As a debut directorial effort from Bela Tarr protégé László Nemes this is an obliterating prologue, although viewers of a nervous disposition should be warned that as the subject matter suggests this is an exceptionally unnerving and harrowing experience. Through Saul’s eyes the audience is immersed in a sulphurous hell on earth, nauseating, gut-wrenching and numbing in the extreme, as the true horror of the holocaust is inflicted with an unrelenting intensity. The sound design alone is a cacophony of industrial thunder, shrieks and chaos, as if the very environment itself was groaning under the weight of the atrocities being inflicted upon its shell. Lower in the mix is a near constant, insanity inducing perpetual din of muttering languages, of distant screams, the solitary crack of another gunshot signalling another victim, another fallen. In a majestic technical cinematic achievement Saul is frozen as the centrepiece of every frame, kept in crystal clear focus, as the exhausting hand-held takes stagger with him from one massacre to the next, the surrounding focal planes kept in blurred osmosis as if the camera itself cannot face the numbing horror which surrounds him and permeates his every waking moment. Röhrig is extraordinary as Saul, walking testament to the capacity of the human will to survive and endure, expressionlessly witnesses his son liquidated and powerless to intervene, his entire purpose subsequently driven by small fragment of humanity, of decency kindling among the darkness in the midst of such suffering and loss.

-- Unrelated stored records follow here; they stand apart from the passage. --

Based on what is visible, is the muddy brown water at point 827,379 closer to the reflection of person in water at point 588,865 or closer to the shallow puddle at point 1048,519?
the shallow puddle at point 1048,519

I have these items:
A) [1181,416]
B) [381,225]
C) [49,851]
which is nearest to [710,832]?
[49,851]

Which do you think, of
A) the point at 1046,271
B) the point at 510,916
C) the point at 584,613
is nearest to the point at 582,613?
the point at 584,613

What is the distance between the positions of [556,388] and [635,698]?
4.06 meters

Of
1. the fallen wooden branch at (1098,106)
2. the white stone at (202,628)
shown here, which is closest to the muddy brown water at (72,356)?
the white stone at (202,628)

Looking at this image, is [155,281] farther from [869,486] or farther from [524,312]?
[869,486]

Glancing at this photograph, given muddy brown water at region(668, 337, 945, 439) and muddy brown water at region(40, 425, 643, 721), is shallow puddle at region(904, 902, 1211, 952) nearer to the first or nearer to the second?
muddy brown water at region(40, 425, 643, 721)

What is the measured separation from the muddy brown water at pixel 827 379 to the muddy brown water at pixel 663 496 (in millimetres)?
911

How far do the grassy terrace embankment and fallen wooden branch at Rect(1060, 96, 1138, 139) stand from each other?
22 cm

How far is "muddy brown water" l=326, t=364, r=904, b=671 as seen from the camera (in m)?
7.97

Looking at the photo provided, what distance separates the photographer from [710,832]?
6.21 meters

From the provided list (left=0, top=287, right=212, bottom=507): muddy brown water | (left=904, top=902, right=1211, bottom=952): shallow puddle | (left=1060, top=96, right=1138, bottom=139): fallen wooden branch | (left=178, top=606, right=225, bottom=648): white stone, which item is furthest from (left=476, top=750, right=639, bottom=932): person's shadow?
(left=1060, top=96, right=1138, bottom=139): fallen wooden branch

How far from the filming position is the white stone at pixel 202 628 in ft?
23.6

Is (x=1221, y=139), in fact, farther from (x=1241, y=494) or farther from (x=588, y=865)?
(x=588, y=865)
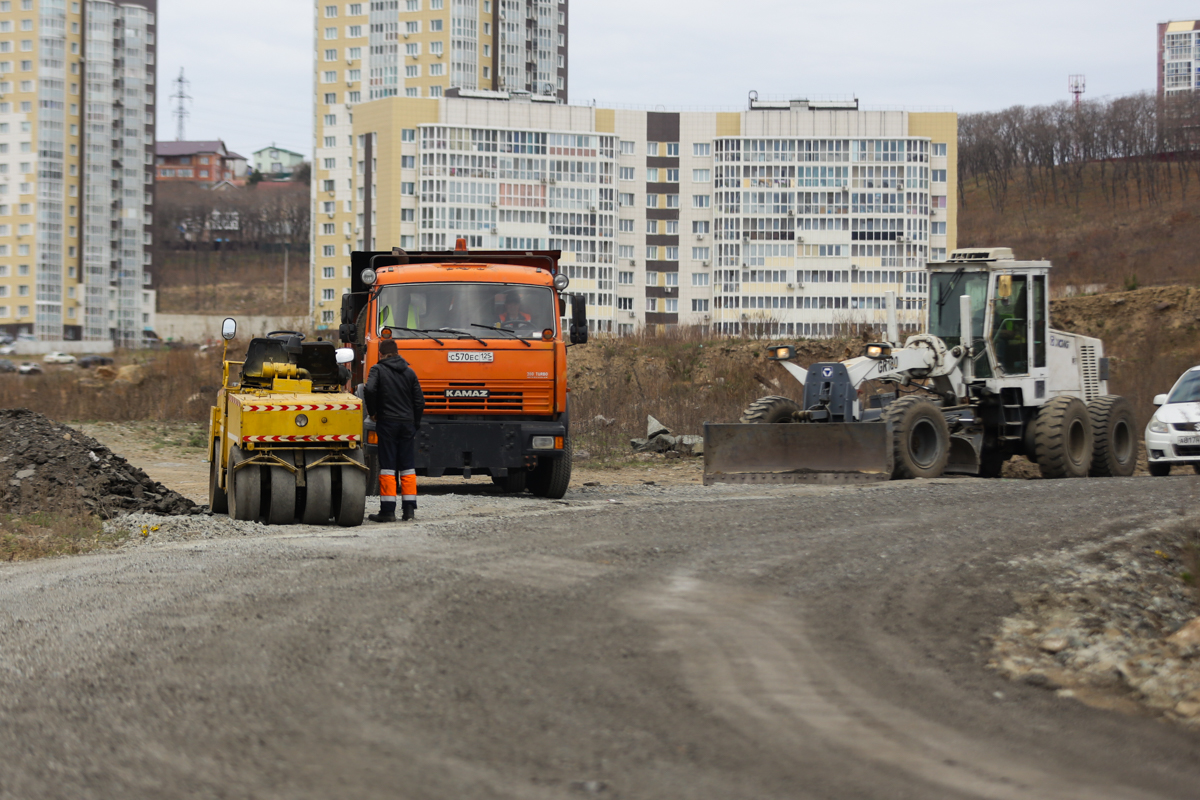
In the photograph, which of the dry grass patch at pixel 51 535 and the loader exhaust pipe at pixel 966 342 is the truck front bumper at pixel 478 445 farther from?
the loader exhaust pipe at pixel 966 342

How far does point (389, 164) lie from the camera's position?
107 metres

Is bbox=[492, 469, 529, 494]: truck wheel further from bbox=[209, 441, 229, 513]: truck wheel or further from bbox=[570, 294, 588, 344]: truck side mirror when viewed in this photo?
Answer: bbox=[209, 441, 229, 513]: truck wheel

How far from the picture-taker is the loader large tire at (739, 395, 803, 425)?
66.8 ft

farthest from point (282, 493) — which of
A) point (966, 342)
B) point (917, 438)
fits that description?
point (966, 342)

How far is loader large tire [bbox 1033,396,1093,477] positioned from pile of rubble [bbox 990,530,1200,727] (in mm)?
10082

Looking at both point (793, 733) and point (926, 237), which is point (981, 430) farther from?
point (926, 237)

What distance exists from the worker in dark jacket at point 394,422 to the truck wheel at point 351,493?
1.29 feet

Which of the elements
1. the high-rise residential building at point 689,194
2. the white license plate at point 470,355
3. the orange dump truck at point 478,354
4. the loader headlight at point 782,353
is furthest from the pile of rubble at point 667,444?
the high-rise residential building at point 689,194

Twenty years ago Schindler’s List was accused by some as being holocaust-lite, of a Hollywood attuned treatment of one of humanities gravest crimes being positioned not as a tragedy of the six million that died but a few hundred that miraculously lived. Son Of Saul is a stark antidote to these allegations, a horrifying testament to the incomprehensible and still resonant aftermath of the Second World War. This is major statement from an emerging new artist, and one of the most important films of the year.